Dans les deux cas, on se retrouve en régime polythéiste, s’accommodant aisément à toutes sortes de croyances et de tempéraments. La mêlée confuse de notre univers, ne peut-on pas bien croire qu’elle soit dirigée par une variété d’influences divines ? qu’une jeune femme chômée, un bébé à la mamelle, devrait prier à une autre puissance qu’un juge âgé qui va prononcer la sentence ? La vie est variée, la religion doit l’être aussi. Quel appauvrissement, cette nouvelle foi qui n’a que le mythe de Jésus-Christ et des prophètes ! Quelle absurdité, l’idée qu’à une myriade de problèmes spirituels il n’y a jamais qu’une solution possible !

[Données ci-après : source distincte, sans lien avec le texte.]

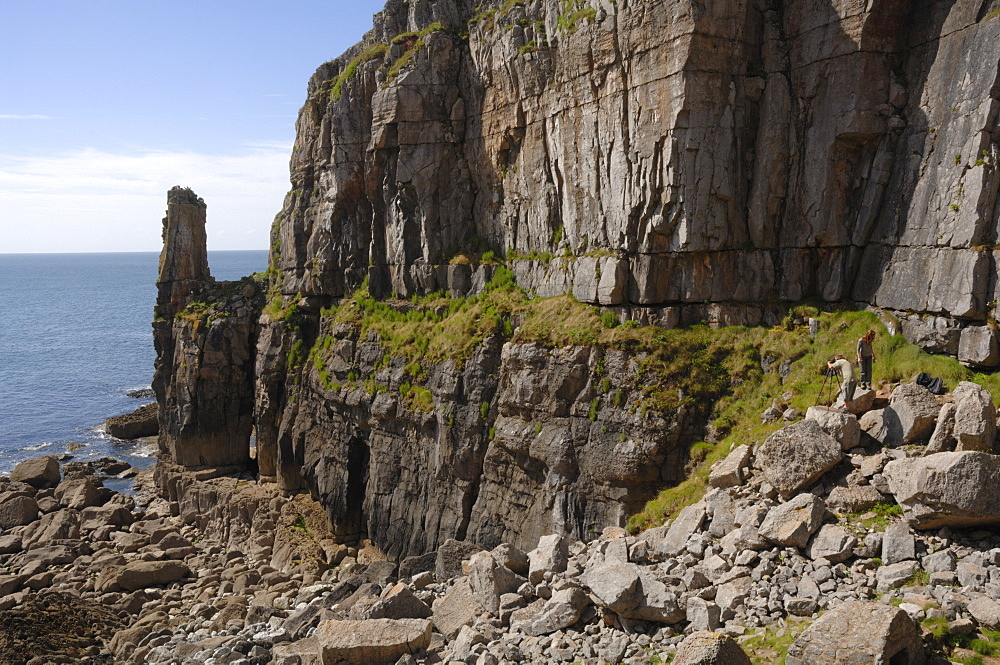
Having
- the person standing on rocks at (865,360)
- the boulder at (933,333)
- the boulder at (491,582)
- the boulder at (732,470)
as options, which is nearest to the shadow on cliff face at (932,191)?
the boulder at (933,333)

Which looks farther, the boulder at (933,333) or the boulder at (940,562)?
the boulder at (933,333)

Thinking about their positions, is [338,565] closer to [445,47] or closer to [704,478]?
[704,478]

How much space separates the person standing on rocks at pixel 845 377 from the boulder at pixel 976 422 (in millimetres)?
2763

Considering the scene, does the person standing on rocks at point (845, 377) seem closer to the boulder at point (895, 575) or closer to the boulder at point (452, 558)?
the boulder at point (895, 575)

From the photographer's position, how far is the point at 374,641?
14.6 m

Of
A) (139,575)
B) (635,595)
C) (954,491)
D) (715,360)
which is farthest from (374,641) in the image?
(139,575)

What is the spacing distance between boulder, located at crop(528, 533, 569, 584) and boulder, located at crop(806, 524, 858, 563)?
17.3ft

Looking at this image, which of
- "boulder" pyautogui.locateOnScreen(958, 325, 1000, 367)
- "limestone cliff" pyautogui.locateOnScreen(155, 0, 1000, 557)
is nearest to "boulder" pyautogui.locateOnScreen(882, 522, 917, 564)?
"boulder" pyautogui.locateOnScreen(958, 325, 1000, 367)

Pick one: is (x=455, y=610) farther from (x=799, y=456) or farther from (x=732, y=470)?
(x=799, y=456)

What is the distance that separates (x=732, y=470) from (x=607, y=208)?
1133cm

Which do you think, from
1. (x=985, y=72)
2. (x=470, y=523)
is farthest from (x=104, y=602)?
(x=985, y=72)

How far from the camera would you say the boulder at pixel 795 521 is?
13.1m

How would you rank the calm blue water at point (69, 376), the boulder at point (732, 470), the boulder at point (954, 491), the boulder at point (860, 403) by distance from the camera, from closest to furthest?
the boulder at point (954, 491)
the boulder at point (860, 403)
the boulder at point (732, 470)
the calm blue water at point (69, 376)

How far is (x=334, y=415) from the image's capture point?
108 feet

J’imagine que dans la plupart des cas, les gens vont préférer d’honorer les dieux et les déesses de son peuple ou de sa région. Mais les Anciens accueillaient volontiers des cultes étrangers — ceux par exemple d’Isis, de Cybèle ou de Mithras, tous assez répandus en Gaule. En revanche, les dieux et les déesses de la Gaule s’adoraient également par les personnes étrangères, et celles domiciliées en Gaule et celles en dehors (le culte d’Epona étant particulièrement répandu en dehors de la Gaule). Encore aujourd’hui, bien des gens croient avoir entendu l’appel des dieux celtiques. Tant pis s’ils se laissent être séduits par l’obscurantisme New Age, très souvent faute de bonnes informations sur la religion antique. En tout cas, les dieux et déesses de la Gaule ne se taisent pas. Qu’on ressente des affinités ancestrales, spatiales ou purement spirituelles avec eux, un très grand nombre de personnes s’inclinent déjà vers eux.

La tâche de ces pages-ci est de faciliter ce qu’on les connaissent. Que les Muses nous guident, et racontent à travers nous la gloire des immortels.